The concept of confinement, i.e. the fact that quarks only appear in bound states (hadrons) in nature, has not ceased to puzzle physicists up to now. However, if one goes to high energies the formation of so-called Quark-Gluon-Plasma (QGP) could be possible and the suppressed production of charmonium (J/ψ) in relativistic heavy ion collisions is claimed to be a signature for QGP due to colour screening effects in the plasma. This means that the quarkonia potential range becomes shorter than the size of the resonance making it impossible for the quark and the antiquark to “see” each other and the quarkonium dissociates. More precisely, this phenomenon is probably a complex interplay between suppression of co-mover collisions, colour screening, initial state effects which destroy quarkonia binding processes and the enhancement of charm and anticharm recombination. However, the fact that the magnitude of the J/ψ suppression observed at SPS and RHIC is similar while the centre-of-mass-energy is quite different remains an unsolved mystery. So in order to evaluate and furthermore understand the effect of J/ψ suppression, it is necessary to investigate its dissociation cross section in nuclear matter.

The future experiment PANDA (AntiProton ANnihilations in DArmstadt) at FAIR, which will provide a 1-15 GeV/c antiproton beam, is planned to cover a wide range of QCD-physics topics including reactions –p + A → J/ψ + A-1. J/ψ can be produced at resonance at an incident beam momentum of 4.05 GeV/c following the Breit-Wigner-formula for hadronic resonances.
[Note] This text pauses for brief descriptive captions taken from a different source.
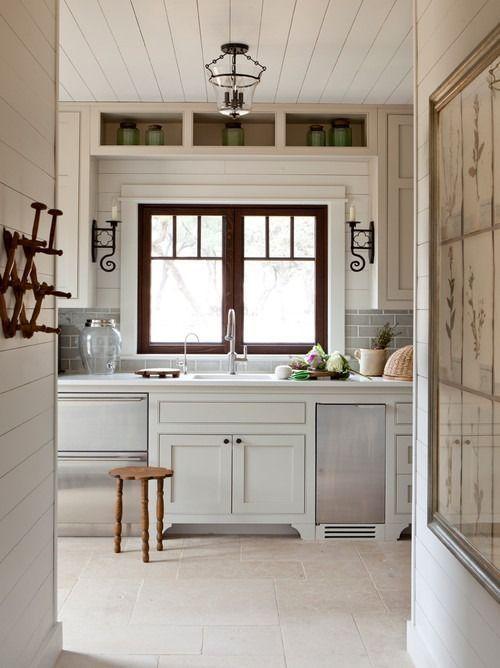 dark stain on window panes in white kitchen:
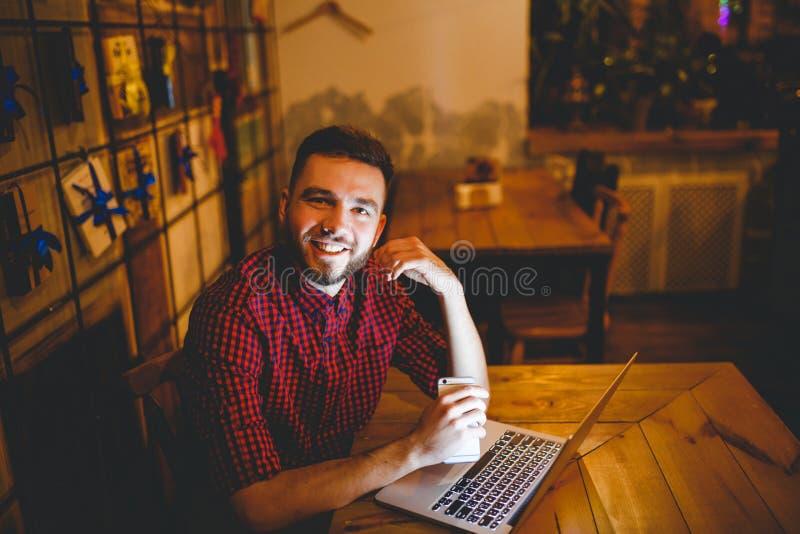 Ein junger hübscher kaukasischer Mann mit Bart und toothy Lächeln im roten karierten Hemd arbeitet hinter dem Laptop, der am Holz stockfotos
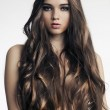 Beautiful woman with perfect skin and long curly hair — Stock Photo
The J/ψ then propagates through the nucleus, with a survival probability proportional to the dissociation cross section, leaves the nucleus and decays. Its leptonic decay channels (J/ψ → e⁺e^–, J/ψ → m⁺m^–) can then be used to detect and reconstruct the event. The respective cross sections are of the order of 100 pb, the total cross section is around 1 b, so a good background suppression of >10¹⁰ is needed. Since the leptonic decay channels are rather “clean”, kinematic and topologic cuts can be applied in order to single out the desired events.

The aim of this work is to implement the theoretical model of the J/ψ interaction with the nuclear environment which was developed by A. Sibirtsev et al. in an event generator for Monte Carlo studies with the simulation and analysis software PandaROOT. The base for the event generator is the software package EvtGen which was developed originally for BaBar and contains decay tables according to the PDG and several decay model routines that can be used independently to model any event of interest.

The data produced with that event generator can then be processed in PandaROOT (which is based on the CERN packages ROOT and GEANT) to simulate events and signals in the detector. UrQMD (Ultrarelativistic Quantum Molecular Dynamics) data will be used to simulate the background.

Furthermore, a detailed study of the actual experimental observables will be done, resulting in a qualitative estimate of the measurability of the J/ψ dissociation cross section with the PANDA experimental setup.

First tests of the EvtGen package and the performance of PandaROOT have been made and an event generator containing the relevant physics is currently in progress.